If you're not too familiar with character sets and character encoding, ASCII characters
are essentially unaccented letters, numbers and a few symbols (plus a few "unprintable"
control codes that we'll ignore for now). As bytes, they're usually all encoded
in the range 0-127. Or put less technically, they're the characters "available
on the average 1980s micro sold in the US".
In the early days of operating systems such
as DOS or various home computing platforms, using anything other than these characters
(such as accented characters, other alphabets etc) was non standardised and not
well supported. Putting things such as accented characters and even spaces in file names was just
"something that you didn't do", and was often not actually possible. So formats such
as ZIP tended not to worry too much about the issue.
Unfortunately, nowadays it generally is possible to put any character in
file names and in strings in general, and there are various different standards for dealing
with this (common standards include Unicode encoded with UTF-8, ISO-88591-1 which is a
one-byte-per-character encoding for various European languages, etc). For ZIP files,
there's no standard encoding, and no standard way to indicate which encoding you've
used. So different tools will generally pick some encoding arbitrarily. If the tool you
use to create the ZIP file name has the same encoding as the one used to
read it, then all is generally merry. If not, beware the dragons.
Java currently expects UTF-8 encoding. This generally means that
if you create a ZIP file in Windows, filenames with non-ASCII characters will be mangled.
The issue has been raised as Java bug ID 4244499, with a proposal to add a ZipFile constructor to take the character encoding
(assuming the caller knows it). At the moment, a possible solution is to
use the Arcmexer library, which allows you to set the
file name encoding. This also has the advantage of being able to read encrypted ZIP files.
My advice is generally:
Don't use accents or other non-ASCII characters in filenames1!
You really don't need them that much.
One historical problem is that filenames were never really intended to be a human-readable "title",
but increasingly, that's how many "average users" are treating them. For the time being, there's
no elegant solution to this problem, and the best we can really do is live with filenames with
missing diacritics or occasional spelling changes to fit ASCII.
A similar issue occurs with time zones.
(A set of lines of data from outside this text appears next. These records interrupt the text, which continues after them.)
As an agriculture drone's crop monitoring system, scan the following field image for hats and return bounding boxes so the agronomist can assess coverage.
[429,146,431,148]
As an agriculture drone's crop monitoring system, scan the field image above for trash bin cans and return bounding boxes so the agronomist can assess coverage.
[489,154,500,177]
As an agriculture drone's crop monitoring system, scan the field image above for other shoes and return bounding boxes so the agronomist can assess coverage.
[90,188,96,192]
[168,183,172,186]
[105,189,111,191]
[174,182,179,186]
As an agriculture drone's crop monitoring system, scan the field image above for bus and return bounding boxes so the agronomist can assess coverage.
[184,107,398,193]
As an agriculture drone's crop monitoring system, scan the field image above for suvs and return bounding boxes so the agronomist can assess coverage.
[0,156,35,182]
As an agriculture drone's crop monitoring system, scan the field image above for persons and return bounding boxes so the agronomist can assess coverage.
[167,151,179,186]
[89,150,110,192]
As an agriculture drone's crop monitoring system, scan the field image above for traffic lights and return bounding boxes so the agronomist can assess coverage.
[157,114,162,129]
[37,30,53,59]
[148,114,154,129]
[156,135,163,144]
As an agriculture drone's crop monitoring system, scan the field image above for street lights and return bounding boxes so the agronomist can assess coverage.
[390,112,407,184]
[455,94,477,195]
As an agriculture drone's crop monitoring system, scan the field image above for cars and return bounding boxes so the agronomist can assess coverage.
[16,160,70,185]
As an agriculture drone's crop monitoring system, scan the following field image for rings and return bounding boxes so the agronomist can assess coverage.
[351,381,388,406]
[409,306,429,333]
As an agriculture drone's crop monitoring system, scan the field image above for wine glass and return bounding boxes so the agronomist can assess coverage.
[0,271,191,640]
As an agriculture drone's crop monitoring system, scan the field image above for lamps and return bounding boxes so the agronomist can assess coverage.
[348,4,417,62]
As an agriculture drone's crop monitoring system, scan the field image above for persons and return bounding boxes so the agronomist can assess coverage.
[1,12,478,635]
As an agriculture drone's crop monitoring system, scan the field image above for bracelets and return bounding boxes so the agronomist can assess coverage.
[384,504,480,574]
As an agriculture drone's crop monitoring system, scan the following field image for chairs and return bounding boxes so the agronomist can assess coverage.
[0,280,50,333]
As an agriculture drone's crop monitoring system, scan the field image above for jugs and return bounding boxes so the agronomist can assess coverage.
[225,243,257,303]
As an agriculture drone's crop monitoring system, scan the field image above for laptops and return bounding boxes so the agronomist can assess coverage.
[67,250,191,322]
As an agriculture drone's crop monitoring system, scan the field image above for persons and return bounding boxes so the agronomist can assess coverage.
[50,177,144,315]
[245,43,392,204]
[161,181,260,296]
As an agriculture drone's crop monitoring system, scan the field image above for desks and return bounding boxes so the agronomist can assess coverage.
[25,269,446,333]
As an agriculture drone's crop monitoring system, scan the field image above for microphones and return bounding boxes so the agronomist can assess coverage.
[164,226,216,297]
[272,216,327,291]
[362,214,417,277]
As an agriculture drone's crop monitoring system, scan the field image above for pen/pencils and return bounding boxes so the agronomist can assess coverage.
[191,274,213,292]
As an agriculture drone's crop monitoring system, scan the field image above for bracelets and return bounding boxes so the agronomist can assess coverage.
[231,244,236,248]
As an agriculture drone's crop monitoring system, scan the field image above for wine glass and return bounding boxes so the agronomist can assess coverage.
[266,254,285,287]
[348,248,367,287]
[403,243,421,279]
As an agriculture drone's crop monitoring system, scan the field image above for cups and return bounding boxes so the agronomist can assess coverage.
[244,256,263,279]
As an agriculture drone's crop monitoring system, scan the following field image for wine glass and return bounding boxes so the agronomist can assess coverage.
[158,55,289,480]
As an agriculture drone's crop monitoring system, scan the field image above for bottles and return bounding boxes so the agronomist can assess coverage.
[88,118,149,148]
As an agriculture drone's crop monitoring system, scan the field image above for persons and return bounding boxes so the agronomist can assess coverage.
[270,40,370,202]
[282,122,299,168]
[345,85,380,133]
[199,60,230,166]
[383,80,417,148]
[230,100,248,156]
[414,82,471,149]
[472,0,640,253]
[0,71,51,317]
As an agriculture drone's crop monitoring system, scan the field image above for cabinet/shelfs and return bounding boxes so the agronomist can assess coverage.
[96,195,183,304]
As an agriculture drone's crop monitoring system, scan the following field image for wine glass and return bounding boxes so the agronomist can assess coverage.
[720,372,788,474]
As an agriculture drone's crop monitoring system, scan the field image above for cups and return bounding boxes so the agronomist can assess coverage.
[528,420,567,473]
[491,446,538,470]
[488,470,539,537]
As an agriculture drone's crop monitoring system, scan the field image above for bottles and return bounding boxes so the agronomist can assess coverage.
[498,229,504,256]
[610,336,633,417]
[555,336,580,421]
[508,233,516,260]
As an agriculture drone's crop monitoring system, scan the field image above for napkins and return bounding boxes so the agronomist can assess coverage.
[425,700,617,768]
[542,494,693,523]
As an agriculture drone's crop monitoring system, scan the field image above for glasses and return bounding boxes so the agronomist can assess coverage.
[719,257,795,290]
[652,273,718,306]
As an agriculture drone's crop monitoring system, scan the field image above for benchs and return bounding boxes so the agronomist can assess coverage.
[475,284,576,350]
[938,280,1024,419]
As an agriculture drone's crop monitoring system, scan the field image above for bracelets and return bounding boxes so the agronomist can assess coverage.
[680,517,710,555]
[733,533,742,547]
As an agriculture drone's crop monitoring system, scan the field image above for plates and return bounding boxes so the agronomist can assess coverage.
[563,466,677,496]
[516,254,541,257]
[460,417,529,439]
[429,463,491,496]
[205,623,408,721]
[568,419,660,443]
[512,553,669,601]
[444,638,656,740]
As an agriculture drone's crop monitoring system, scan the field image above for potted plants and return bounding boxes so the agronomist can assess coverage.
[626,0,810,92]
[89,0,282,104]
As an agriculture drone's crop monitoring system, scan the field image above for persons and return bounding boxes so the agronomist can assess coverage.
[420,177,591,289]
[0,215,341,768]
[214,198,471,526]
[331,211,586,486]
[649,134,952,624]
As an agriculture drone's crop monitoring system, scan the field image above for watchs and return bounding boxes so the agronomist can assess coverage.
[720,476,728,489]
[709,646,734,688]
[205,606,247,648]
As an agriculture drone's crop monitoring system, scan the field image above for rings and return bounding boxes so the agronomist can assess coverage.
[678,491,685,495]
Timestamps in ZIP files are stored
in milliseconds since a particular reference point, but there's no way to say "relative
to which time zone". Most ZIP tools will simply use— when either reading or writing—
the time zone of the local machine at the time of creating the ZIP file.
Again, a possible solution is to use Arcmexer, which allows
you to specify the locale in which the zip file is assumed to have been created, and
will convert times to the current locale accordingly.
1. By the way, call me a fuddy-duddy, but
I would also say don't use spaces in filenames. I guess
I just use command-line tools too much.